Management / drug of choice

  • B12 deficiency: parenteral (IM) hydroxocobalamin / cyanocobalamin; lifelong in pernicious anaemia. Replace B12 before folate.
  • Folate deficiency: oral folic acid; periconceptional folate prevents neural tube defects (start before conception).
  • Methotrexate toxicity: leucovorin (folinic acid) rescue.
  • Hyperhomocysteinaemia: folate + B6 + B12 (lowers levels, though cardiovascular benefit is debated); homocystinuria → pyridoxine, betaine, methionine restriction.

Complications

  • Megaloblastic anaemia; pancytopenia in severe cases.
  • Irreversible neuropathy / subacute combined degeneration (B12).
  • Neural tube defects (maternal folate deficiency).
  • Premature atherosclerosis and venous thromboembolism (hyperhomocysteinaemia).
  • Lens dislocation, osteoporosis, intellectual disability (homocystinuria).

Key differentials

  • B12 vs folate deficiency — discriminated by MMA and neurological signs.
  • Marfan vs homocystinuria — lens dislocation direction and intellect.
  • Megaloblastic vs non-megaloblastic macrocytosis (alcohol, liver disease, hypothyroidism, reticulocytosis) — smear and MMA/homocysteine help.
  • Albinism subtypes (tyrosinase-positive vs negative).

Mnemonics

  • B12's two reactions — "Methyl to Methionine, Adenosyl to Mutase" (methylcobalamin → methionine synthase; adenosylcobalamin → methylmalonyl-CoA mutase).
  • Methyl trap — "B12 frees folate from the trap."
  • PNMT needs SAM — adrenaline = "Adrenaline Added methyl."
  • Catecholamine cofactors — Tyrosine hydroxylase = BH₄; Dopamine β-hydroxylase = vitamin C.
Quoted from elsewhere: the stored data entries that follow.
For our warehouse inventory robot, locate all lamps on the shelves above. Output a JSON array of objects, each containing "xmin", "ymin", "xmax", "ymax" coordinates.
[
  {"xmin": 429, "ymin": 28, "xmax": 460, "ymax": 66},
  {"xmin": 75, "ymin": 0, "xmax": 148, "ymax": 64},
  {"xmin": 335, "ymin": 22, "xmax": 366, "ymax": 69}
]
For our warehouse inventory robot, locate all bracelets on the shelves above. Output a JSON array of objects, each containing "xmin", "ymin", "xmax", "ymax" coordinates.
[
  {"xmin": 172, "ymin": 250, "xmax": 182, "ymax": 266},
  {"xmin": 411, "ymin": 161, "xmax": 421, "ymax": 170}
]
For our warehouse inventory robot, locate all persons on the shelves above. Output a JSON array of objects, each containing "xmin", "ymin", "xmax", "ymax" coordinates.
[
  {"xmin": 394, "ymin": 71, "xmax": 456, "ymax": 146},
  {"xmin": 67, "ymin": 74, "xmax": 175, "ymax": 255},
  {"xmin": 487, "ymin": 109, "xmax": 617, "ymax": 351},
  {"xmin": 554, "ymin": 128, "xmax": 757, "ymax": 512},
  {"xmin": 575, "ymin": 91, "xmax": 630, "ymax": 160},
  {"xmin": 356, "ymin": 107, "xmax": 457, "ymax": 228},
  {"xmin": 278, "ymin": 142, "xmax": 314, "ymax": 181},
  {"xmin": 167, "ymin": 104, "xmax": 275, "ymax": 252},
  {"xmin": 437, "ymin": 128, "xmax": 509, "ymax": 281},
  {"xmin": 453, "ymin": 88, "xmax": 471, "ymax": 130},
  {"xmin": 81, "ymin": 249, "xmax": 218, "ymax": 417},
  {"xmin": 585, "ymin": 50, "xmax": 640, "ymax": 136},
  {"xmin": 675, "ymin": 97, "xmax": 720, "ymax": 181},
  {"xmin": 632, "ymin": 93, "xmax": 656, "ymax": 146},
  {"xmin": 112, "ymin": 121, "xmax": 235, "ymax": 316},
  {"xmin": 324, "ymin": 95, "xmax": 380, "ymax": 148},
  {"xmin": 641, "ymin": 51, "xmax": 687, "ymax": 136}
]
Recently asked / exam angle

  • "Universal methyl donor" → SAM (frequently asked single-best).
  • Enzyme requiring adenosylcobalaminmethylmalonyl-CoA mutase (and the marker MMA).
  • Which marker is elevated in B12 but normal in folate deficiency → methylmalonic acid.
  • Rate-limiting enzyme of heme synthesis → ALA synthase (PLP-dependent).
  • Lens dislocation down and in + thrombosis → homocystinuria (CBS deficiency, B6-responsive).
  • Drug acting on thymidylate synthase → 5-FU; on DHFR → methotrexate/trimethoprim.
  • Leucovorin rescues from methotrexate, not 5-FU.
  • Largest consumer of SAM methyl groups → creatine synthesis.
  • Why folic acid alone is dangerous in B12 deficiency → masks anaemia, worsens neuropathy.
  • Cofactor for tyrosine hydroxylase and tryptophan hydroxylase → tetrahydrobiopterin (BH₄).

Rapid revision

  1. SAM = universal methyl donor → becomes SAH → homocysteine.
  2. Biotin carries the most oxidised 1-C unit (CO₂); THF the most versatile; SAM only methyl.
  3. B12's two reactions: methionine synthase (methylcobalamin) and methylmalonyl-CoA mutase (adenosylcobalamin).
  4. B12 deficiency → ↑homocysteine and ↑MMA; folate deficiency → ↑homocysteine, normal MMA.
  5. Methyl-folate trap: B12 deficiency locks folate as N⁵-methyl-THF → functional folate deficiency → megaloblastic anaemia.
  6. Replace B12 before folate; folate alone can worsen subacute combined degeneration.
  7. Thymidylate synthase converts dUMP → dTMP using N⁵,N¹⁰-methylene-THF; blocked by 5-FU.
  8. DHFR regenerates THF; blocked by methotrexate, trimethoprim, pyrimethamine; rescued by leucovorin.
  9. Tyrosine hydroxylase (BH₄) is rate-limiting for catecholamines; dopamine β-hydroxylase needs vitamin C.
  10. ALA synthase (PLP) is rate-limiting for heme; lead inhibits ALA dehydratase + ferrochelatase.
  11. Homocystinuria (CBS deficiency): downward-inward lens dislocation, thrombosis, B6-responsive.
  12. Creatine synthesis (glycine + arginine + SAM) is the biggest methyl-group consumer; breakdown → creatinine.